What is needed | Transcribe the tail of the listing: start at the line containing "What is the measurable" and stop after the last line, keeping every character as is and adding nothing.

Source data |

======

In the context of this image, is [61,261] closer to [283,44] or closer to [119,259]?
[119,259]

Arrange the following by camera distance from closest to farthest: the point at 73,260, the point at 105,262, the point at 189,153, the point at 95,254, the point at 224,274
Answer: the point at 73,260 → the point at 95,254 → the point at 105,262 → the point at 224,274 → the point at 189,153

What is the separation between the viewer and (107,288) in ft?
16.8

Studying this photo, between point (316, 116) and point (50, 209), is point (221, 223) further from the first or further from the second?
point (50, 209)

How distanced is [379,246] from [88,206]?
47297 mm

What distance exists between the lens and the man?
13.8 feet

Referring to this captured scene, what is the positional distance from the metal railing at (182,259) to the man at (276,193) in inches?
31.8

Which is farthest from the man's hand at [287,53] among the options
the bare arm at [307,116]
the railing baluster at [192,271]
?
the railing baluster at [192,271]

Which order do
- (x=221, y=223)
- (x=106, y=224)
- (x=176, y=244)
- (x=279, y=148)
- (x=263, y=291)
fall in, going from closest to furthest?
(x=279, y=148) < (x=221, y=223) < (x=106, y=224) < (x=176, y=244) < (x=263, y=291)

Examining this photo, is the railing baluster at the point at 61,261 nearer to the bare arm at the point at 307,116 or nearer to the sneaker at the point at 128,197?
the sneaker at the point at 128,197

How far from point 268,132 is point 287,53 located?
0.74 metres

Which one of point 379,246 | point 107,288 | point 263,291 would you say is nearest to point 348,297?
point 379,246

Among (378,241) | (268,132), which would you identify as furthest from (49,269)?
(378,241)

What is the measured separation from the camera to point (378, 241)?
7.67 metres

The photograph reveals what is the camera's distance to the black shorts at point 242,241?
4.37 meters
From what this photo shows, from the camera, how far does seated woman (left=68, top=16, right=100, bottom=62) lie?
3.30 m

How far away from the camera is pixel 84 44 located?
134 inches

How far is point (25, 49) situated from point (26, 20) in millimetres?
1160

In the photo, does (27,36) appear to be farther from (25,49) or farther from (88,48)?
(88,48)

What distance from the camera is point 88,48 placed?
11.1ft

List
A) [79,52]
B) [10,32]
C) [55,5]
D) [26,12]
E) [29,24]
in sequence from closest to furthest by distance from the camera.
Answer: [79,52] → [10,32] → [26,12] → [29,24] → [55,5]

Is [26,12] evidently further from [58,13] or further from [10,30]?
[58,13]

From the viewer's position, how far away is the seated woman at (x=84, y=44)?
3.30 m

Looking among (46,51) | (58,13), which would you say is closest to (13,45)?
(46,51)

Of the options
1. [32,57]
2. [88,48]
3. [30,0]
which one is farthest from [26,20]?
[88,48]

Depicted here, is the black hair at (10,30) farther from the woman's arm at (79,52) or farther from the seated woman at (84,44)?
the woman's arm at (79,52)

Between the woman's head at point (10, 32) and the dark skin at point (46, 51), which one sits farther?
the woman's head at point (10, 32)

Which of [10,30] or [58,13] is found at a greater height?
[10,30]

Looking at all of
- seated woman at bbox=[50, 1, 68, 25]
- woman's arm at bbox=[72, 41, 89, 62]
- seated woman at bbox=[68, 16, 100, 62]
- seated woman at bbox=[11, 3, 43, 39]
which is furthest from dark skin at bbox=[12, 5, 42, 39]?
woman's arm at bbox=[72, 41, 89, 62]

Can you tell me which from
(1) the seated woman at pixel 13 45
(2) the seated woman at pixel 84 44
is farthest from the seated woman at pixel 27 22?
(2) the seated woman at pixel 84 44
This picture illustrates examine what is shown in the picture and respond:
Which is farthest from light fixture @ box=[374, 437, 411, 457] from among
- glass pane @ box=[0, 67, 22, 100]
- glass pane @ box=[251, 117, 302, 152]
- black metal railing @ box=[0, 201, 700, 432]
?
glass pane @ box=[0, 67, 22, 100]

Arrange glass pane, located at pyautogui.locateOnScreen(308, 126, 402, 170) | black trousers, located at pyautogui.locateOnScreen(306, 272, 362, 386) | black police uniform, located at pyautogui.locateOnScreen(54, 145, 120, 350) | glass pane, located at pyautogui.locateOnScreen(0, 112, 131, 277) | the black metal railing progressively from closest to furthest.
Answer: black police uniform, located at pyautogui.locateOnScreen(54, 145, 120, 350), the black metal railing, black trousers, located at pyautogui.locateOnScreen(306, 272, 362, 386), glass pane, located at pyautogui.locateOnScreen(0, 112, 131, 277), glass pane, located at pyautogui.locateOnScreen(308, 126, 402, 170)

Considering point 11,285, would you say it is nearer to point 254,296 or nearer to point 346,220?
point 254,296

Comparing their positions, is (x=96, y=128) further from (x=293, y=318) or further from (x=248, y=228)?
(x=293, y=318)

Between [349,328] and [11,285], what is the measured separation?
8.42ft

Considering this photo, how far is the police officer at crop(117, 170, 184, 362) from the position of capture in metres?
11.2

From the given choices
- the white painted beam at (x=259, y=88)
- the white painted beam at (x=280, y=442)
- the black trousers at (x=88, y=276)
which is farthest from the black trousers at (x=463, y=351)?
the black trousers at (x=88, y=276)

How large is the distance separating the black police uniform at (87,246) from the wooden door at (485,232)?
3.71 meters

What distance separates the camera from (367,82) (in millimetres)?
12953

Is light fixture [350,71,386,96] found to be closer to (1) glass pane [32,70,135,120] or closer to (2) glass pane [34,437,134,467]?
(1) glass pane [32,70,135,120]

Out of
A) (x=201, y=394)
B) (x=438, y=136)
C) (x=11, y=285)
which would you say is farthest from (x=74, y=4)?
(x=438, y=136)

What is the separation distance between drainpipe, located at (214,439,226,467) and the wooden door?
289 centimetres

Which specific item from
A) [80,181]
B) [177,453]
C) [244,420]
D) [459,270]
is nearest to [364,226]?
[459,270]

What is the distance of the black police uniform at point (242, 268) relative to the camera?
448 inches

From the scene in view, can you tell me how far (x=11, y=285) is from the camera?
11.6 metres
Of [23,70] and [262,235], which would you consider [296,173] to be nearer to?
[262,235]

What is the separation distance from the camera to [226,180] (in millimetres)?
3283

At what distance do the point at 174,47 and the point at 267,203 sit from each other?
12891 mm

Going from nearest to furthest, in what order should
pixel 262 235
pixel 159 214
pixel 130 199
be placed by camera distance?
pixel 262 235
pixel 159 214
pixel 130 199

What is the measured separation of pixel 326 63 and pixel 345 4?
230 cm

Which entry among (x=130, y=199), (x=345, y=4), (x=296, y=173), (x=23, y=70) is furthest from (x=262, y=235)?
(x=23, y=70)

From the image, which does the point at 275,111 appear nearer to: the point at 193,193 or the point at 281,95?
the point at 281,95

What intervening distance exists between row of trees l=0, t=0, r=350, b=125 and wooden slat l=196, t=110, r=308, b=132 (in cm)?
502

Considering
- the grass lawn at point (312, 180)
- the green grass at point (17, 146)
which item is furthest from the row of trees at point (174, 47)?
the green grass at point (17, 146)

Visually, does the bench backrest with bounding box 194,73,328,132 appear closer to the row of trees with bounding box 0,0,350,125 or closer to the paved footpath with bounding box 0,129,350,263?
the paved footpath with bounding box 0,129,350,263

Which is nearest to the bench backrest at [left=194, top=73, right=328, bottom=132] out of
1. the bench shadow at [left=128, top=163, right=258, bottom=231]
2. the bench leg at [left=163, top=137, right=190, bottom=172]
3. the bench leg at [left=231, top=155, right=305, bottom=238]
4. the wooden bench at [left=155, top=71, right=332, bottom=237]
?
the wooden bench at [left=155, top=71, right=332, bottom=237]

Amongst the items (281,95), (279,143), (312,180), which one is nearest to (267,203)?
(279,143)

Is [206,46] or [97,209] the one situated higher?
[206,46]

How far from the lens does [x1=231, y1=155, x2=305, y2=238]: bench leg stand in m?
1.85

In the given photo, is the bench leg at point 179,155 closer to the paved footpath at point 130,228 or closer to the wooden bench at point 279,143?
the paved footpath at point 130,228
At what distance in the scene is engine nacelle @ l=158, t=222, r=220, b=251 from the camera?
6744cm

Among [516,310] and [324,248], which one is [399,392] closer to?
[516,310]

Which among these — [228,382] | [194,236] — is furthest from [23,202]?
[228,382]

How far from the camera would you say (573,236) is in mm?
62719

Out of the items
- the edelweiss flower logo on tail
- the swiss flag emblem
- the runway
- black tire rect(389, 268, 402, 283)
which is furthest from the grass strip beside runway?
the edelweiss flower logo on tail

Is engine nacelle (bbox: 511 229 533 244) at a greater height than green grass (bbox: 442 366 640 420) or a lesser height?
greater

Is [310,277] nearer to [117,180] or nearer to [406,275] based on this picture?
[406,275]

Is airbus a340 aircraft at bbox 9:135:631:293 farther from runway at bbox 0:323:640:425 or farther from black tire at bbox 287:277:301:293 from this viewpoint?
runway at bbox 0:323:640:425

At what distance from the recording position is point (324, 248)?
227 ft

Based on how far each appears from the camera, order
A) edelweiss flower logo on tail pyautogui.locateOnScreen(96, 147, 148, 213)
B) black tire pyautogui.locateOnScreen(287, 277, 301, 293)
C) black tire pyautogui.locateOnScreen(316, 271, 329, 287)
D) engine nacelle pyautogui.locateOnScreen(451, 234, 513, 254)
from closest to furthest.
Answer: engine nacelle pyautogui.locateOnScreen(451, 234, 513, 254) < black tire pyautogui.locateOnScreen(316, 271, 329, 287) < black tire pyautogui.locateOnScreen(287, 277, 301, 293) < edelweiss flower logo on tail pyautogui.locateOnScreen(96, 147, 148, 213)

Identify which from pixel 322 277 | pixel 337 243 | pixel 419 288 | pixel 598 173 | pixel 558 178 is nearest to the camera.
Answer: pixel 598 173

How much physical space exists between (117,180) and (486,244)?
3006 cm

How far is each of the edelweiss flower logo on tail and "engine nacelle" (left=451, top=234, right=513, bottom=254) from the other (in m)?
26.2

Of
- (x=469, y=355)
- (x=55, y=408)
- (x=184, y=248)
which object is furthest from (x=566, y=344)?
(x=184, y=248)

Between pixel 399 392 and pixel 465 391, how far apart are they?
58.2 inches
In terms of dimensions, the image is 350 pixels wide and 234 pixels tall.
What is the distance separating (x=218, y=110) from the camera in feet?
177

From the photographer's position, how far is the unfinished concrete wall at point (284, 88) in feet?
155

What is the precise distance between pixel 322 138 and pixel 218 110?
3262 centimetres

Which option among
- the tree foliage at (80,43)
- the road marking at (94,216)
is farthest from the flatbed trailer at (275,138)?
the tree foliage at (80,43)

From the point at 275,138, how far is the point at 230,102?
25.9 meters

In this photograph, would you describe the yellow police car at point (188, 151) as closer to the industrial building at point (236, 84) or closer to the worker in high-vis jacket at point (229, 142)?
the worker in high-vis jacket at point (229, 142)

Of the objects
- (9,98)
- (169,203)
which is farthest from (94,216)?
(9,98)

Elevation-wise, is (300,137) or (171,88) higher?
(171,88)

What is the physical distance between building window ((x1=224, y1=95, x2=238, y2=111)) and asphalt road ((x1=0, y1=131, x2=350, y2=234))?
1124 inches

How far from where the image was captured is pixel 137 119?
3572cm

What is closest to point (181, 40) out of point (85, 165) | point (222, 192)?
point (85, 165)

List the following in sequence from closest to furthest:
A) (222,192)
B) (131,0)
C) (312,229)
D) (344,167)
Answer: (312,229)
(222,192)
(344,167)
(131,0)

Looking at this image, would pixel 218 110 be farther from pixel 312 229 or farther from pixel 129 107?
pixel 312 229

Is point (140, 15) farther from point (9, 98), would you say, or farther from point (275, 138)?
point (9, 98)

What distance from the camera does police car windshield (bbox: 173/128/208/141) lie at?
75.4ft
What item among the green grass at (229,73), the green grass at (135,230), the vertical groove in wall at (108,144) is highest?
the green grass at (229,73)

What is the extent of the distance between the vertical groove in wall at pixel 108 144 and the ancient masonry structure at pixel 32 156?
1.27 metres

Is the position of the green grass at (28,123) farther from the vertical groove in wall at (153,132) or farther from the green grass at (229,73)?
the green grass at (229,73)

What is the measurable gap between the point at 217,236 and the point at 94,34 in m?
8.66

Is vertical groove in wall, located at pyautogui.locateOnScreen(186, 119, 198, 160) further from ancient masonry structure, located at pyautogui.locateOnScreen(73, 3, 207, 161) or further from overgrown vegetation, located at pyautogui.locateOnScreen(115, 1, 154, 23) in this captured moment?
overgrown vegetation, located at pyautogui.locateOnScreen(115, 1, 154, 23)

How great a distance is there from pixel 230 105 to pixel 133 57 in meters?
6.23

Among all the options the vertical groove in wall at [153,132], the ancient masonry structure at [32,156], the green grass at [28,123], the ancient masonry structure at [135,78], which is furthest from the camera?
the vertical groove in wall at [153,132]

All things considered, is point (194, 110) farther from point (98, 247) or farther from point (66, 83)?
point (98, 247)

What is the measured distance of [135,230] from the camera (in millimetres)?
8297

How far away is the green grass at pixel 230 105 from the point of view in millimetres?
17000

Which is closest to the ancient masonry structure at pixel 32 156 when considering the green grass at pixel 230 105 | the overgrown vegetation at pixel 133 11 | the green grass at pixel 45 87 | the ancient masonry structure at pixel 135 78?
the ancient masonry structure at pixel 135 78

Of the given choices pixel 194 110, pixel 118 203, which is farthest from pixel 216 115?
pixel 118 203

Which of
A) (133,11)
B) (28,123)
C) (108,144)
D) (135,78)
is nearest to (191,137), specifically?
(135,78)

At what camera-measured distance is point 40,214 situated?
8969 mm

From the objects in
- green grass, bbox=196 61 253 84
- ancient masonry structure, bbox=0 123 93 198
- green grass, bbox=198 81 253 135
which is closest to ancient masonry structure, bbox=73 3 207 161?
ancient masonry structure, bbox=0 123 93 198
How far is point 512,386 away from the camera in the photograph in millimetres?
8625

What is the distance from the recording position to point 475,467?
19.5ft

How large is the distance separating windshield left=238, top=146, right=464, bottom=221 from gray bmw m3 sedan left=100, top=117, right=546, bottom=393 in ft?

======

Answer to the problem |
What is the measurable gap between the point at 217,236 and the point at 94,34 in m?
8.66

Is vertical groove in wall, located at pyautogui.locateOnScreen(186, 119, 198, 160) further from ancient masonry structure, located at pyautogui.locateOnScreen(73, 3, 207, 161) or further from overgrown vegetation, located at pyautogui.locateOnScreen(115, 1, 154, 23) in this captured moment?
overgrown vegetation, located at pyautogui.locateOnScreen(115, 1, 154, 23)

How great a distance is there from pixel 230 105 to pixel 133 57 in meters?
6.23

Among all the options the vertical groove in wall at [153,132], the ancient masonry structure at [32,156], the green grass at [28,123], the ancient masonry structure at [135,78], which is furthest from the camera?
the vertical groove in wall at [153,132]

All things considered, is point (194, 110) farther from point (98, 247) or farther from point (66, 83)?
point (98, 247)

What is the measured distance of [135,230] from the camera (in millimetres)?
8297

How far away is the green grass at pixel 230 105 from the point of view in millimetres?
17000

Which is closest to the ancient masonry structure at pixel 32 156 when considering the green grass at pixel 230 105 | the overgrown vegetation at pixel 133 11 | the green grass at pixel 45 87 | the ancient masonry structure at pixel 135 78?
the ancient masonry structure at pixel 135 78

Of the given choices pixel 194 110, pixel 118 203, which is farthest from pixel 216 115?
pixel 118 203

Which of
A) (133,11)
B) (28,123)
C) (108,144)
D) (135,78)
is nearest to (191,137), specifically?
(135,78)

At what camera-measured distance is point 40,214 situated?
8969 mm

From the objects in
- green grass, bbox=196 61 253 84
- ancient masonry structure, bbox=0 123 93 198
- green grass, bbox=198 81 253 135
which is closest to ancient masonry structure, bbox=73 3 207 161?
ancient masonry structure, bbox=0 123 93 198
How far is point 512,386 away from the camera in the photograph in millimetres?
8625

What is the distance from the recording position to point 475,467?
19.5ft

How large is the distance separating windshield left=238, top=146, right=464, bottom=221 from gray bmw m3 sedan left=100, top=117, right=546, bottom=393 in ft?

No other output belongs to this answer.